Data items:
Content starts

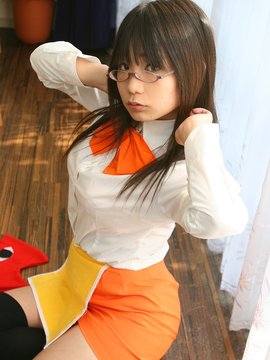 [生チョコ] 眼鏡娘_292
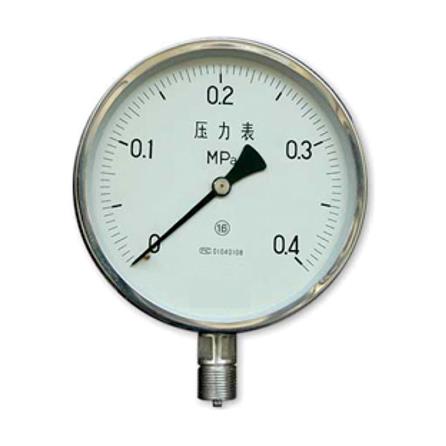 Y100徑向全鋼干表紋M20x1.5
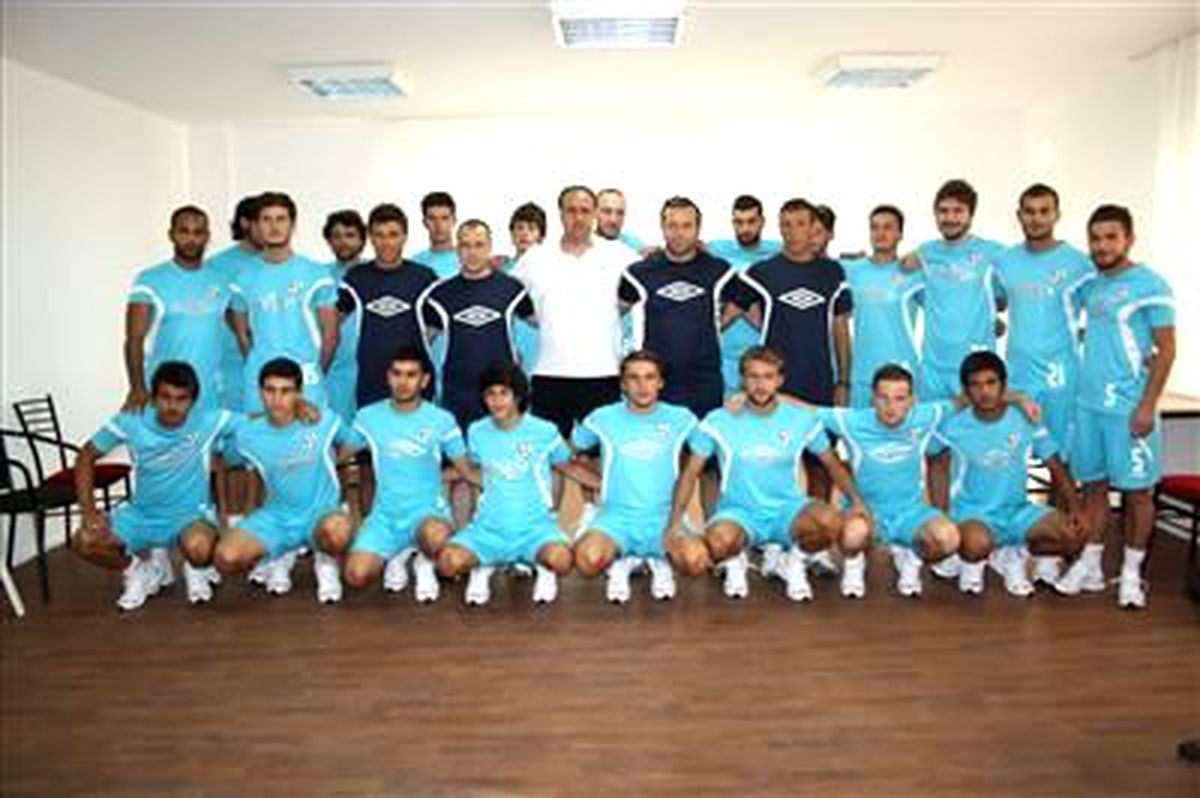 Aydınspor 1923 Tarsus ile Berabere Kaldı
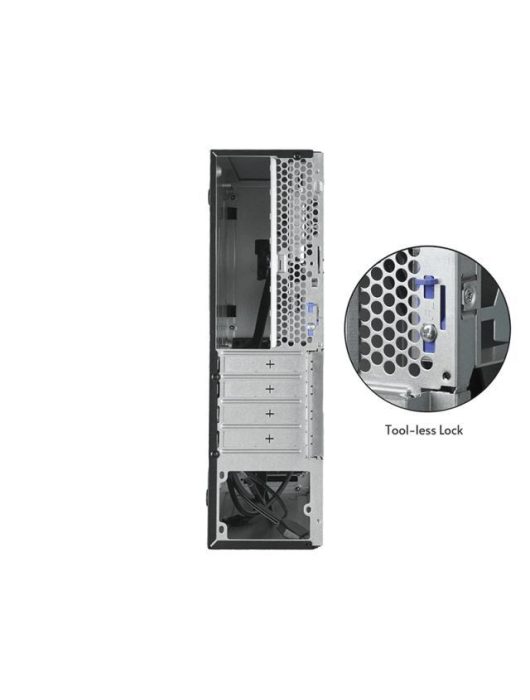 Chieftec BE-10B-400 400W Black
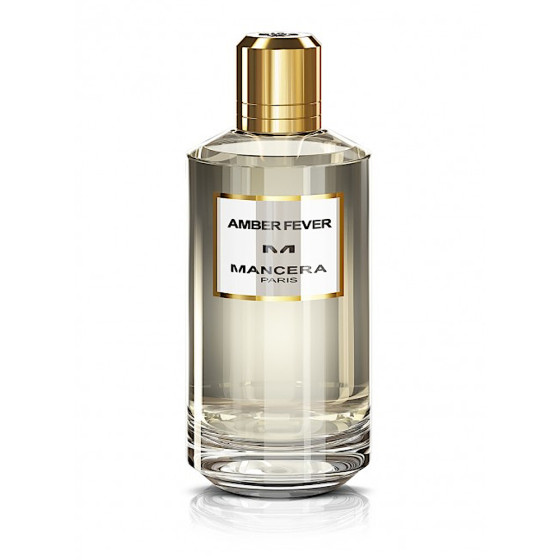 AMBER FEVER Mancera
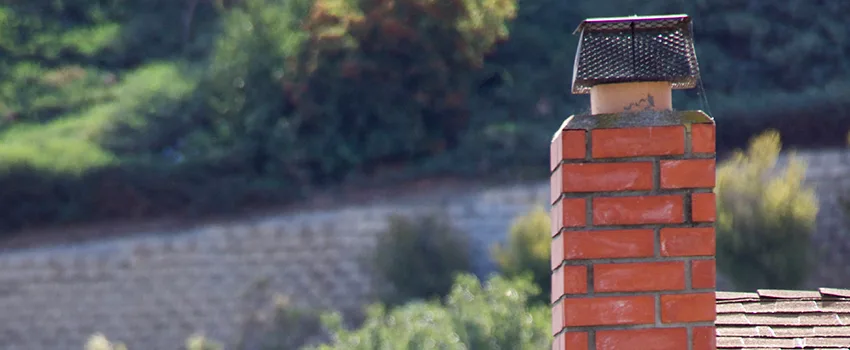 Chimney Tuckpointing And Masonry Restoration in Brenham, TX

Content ends

Your assignment -
Leaving the pictures out, transcribe the entries above exactly as written.

Exercise response -
 [生チョコ] 眼鏡娘_292
 Y100徑向全鋼干表紋M20x1.5
 Aydınspor 1923 Tarsus ile Berabere Kaldı
 Chieftec BE-10B-400 400W Black
 AMBER FEVER Mancera
 Chimney Tuckpointing And Masonry Restoration in Brenham, TX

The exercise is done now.